*WHAT IS REQUIRED*. Transcribe the material verbatim, starting at its first line and stopping once the line containing "bosque abstracto paraiso portal" has been given; no picture should appear.

*MATERIAL FOR THIS TASK*.

________

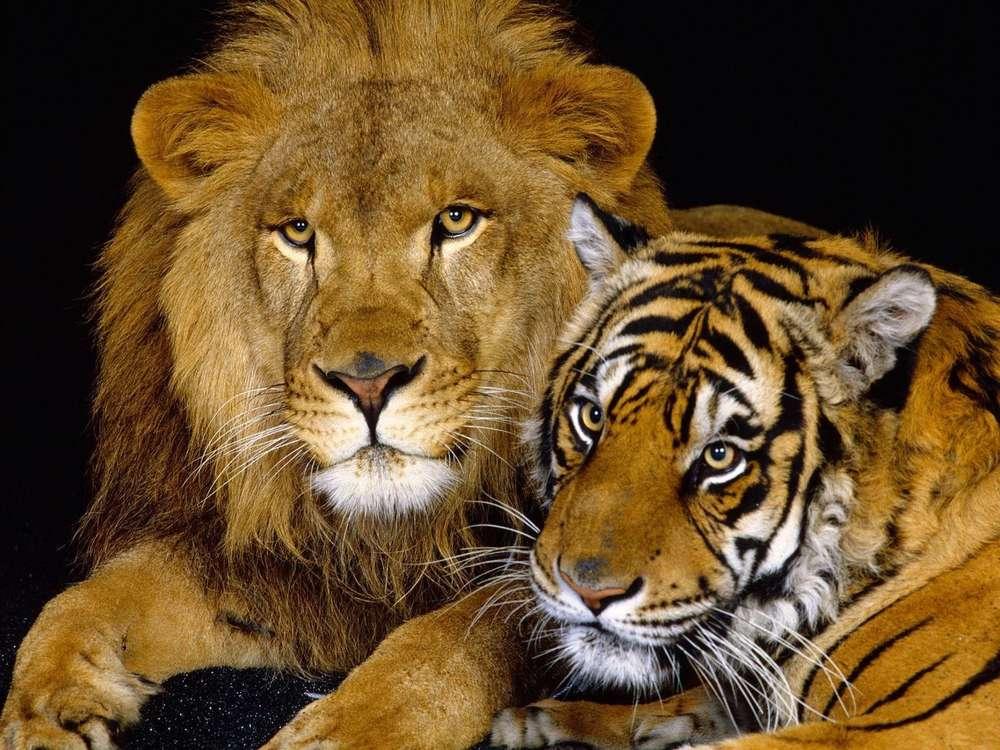 Обои На Телефон Андроид Животные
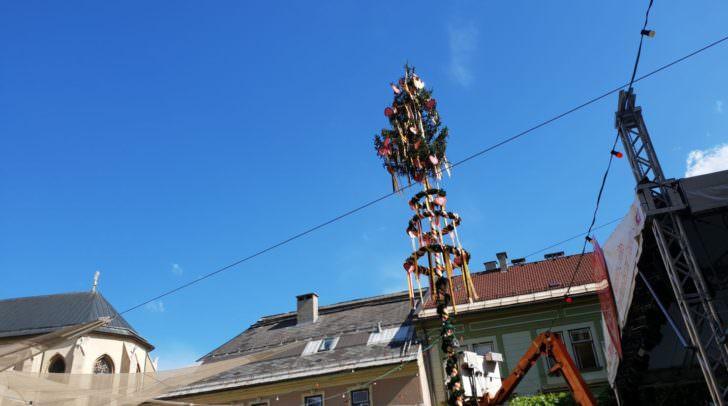 Seit heute, Donnerstag, steht der Kirchtagsbaum am Villacher Rathausplatz.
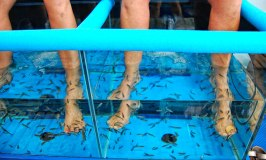 Fish Foot Spa – A Fish Pedicure in Costa del Sol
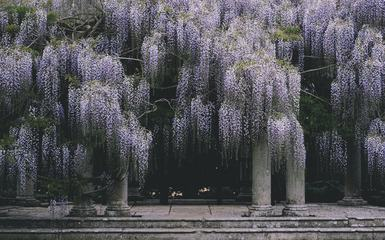 Climbing Wisteria in an Ancient Garden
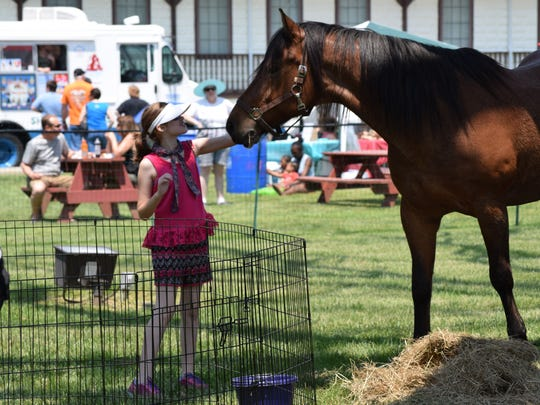 Chloe Weisgerber, 12, of Estell Manor pets Star at the Funny Farm Rescue petting zoo during the Richland Village Festival on Saturday, May 28. Photo/Jodi Streahle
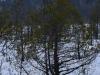 varnikai-ziema-052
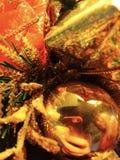 Ornamentos del ?rbol de navidad foto de archivo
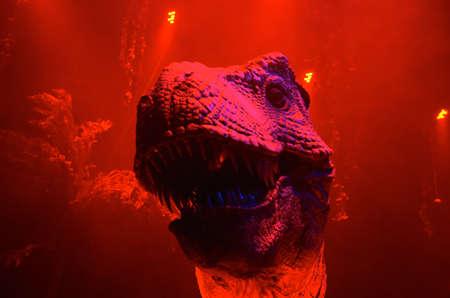 rex: rex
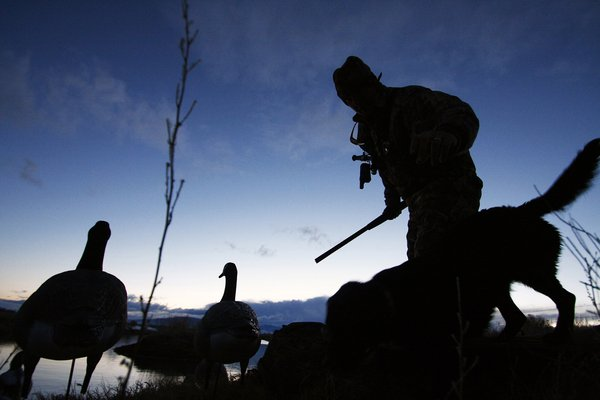 Andy Lee, a water fowl hunter of Creede, Colo., and his dog, Birdie May, call it a day after working with Birdie May to hunt waterfowl in Monte Vista on March 7, 2010. thumbnail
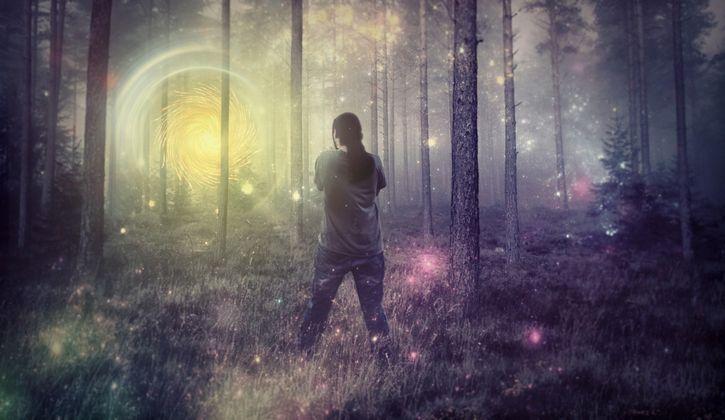 bosque abstracto paraiso portal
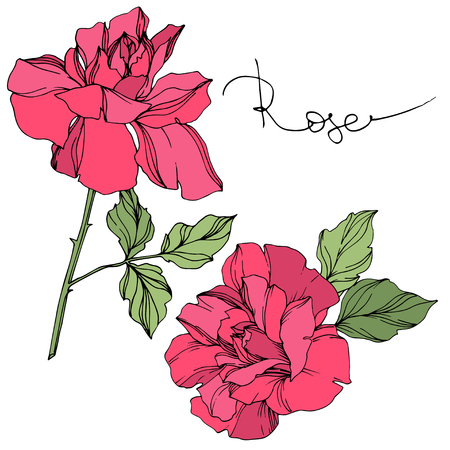 Vector Rose floral botanical flower. Wild spring leaf wildflower isolated. Red and green engraved ink art. Isolated roses illustration element on white background. Illustration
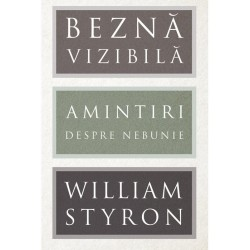 Beznă vizibilă. Amintiri despre nebunie - William Styron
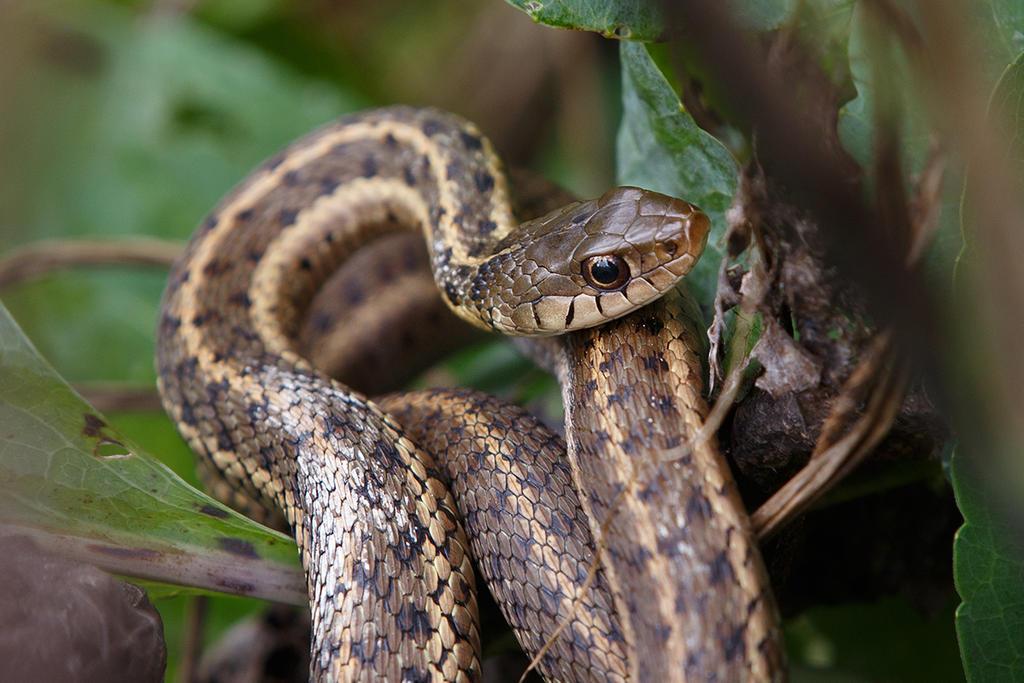 Eastern Garter Snake by BlackRoomPhoto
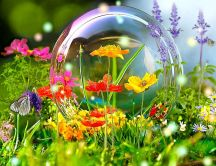 Big bubble soap in the garden -colourful flowers and insects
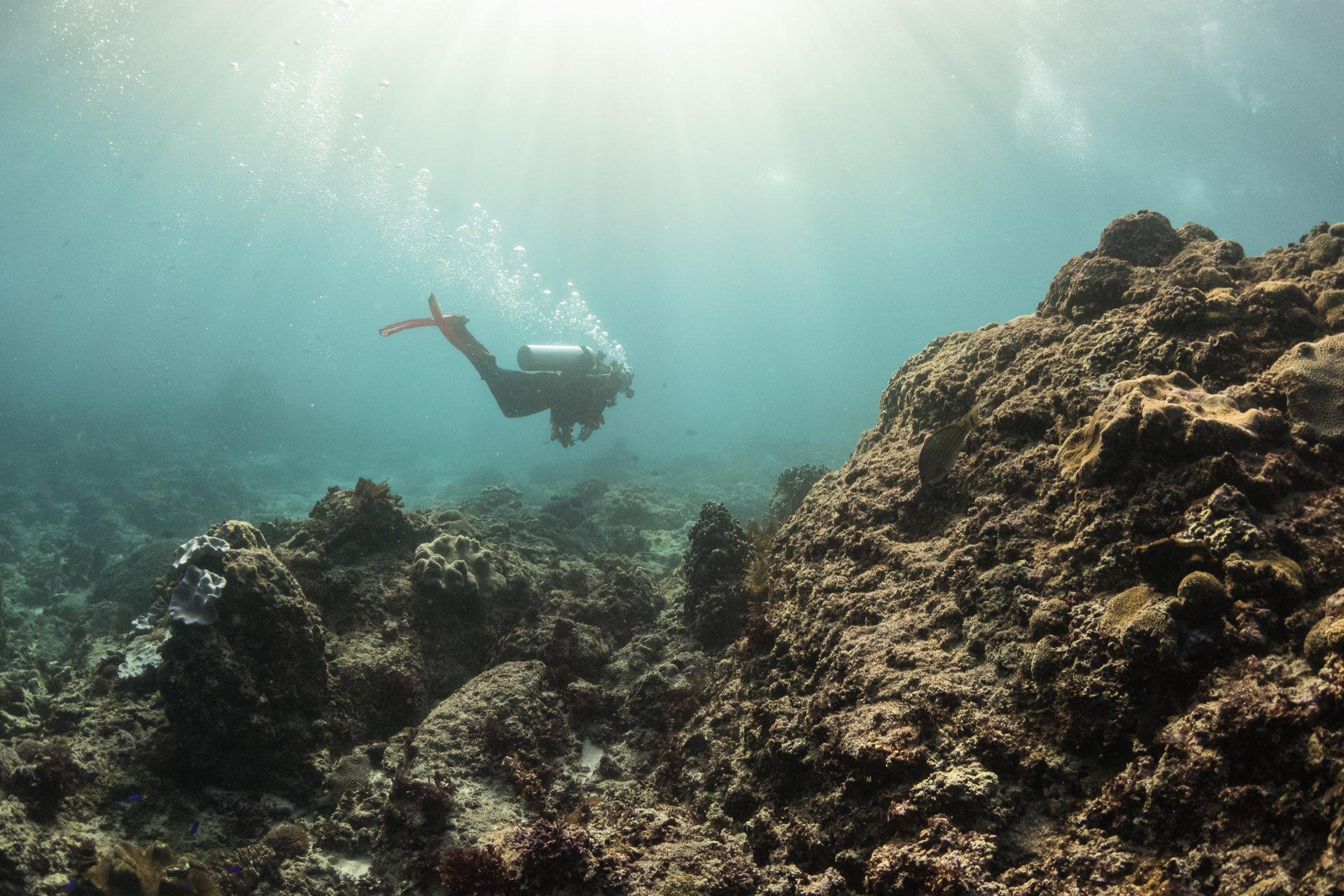 roctopus - dive site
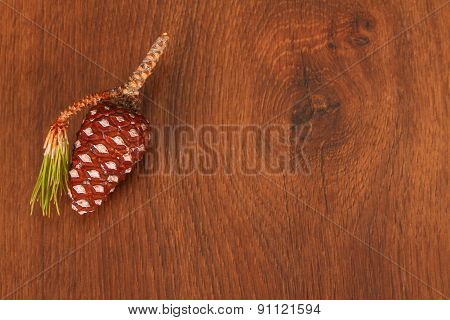 The Pine Cone On The Wood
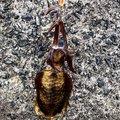 マルスさんの鹿児島県鹿児島市での釣果写真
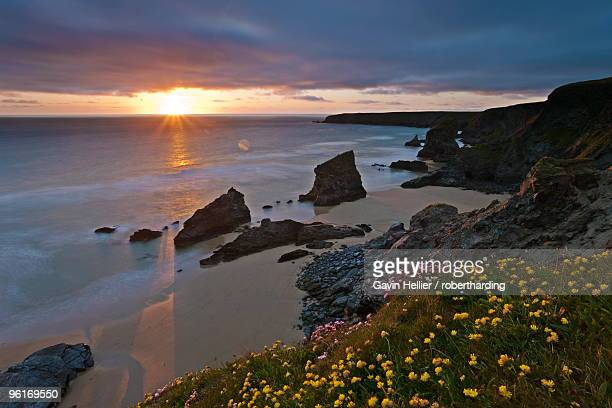 spring wildflowers on the clifftops overlooking bedruthan steps, north cornwall, england, united kingdom, europe - gavin hellier stock pictures, royalty-free photos & images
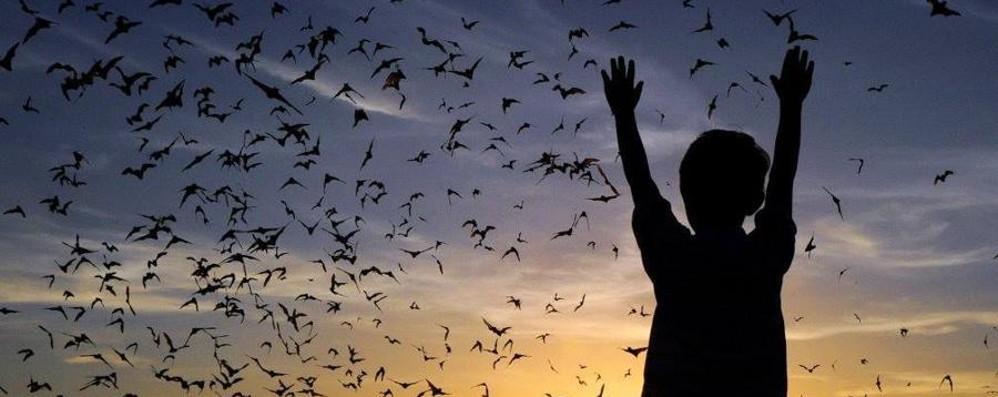Una notte con i pipistrelli all'Oasi Wwf di Valpredina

________

*OUTPUT OF THE TASK*.
 Обои На Телефон Андроид Животные
 Seit heute, Donnerstag, steht der Kirchtagsbaum am Villacher Rathausplatz.
 Fish Foot Spa – A Fish Pedicure in Costa del Sol
 Climbing Wisteria in an Ancient Garden
 Chloe Weisgerber, 12, of Estell Manor pets Star at the Funny Farm Rescue petting zoo during the Richland Village Festival on Saturday, May 28. Photo/Jodi Streahle
 varnikai-ziema-052
 Ornamentos del ?rbol de navidad foto de archivo
 rex: rex
 Andy Lee, a water fowl hunter of Creede, Colo., and his dog, Birdie May, call it a day after working with Birdie May to hunt waterfowl in Monte Vista on March 7, 2010. thumbnail
 bosque abstracto paraiso portal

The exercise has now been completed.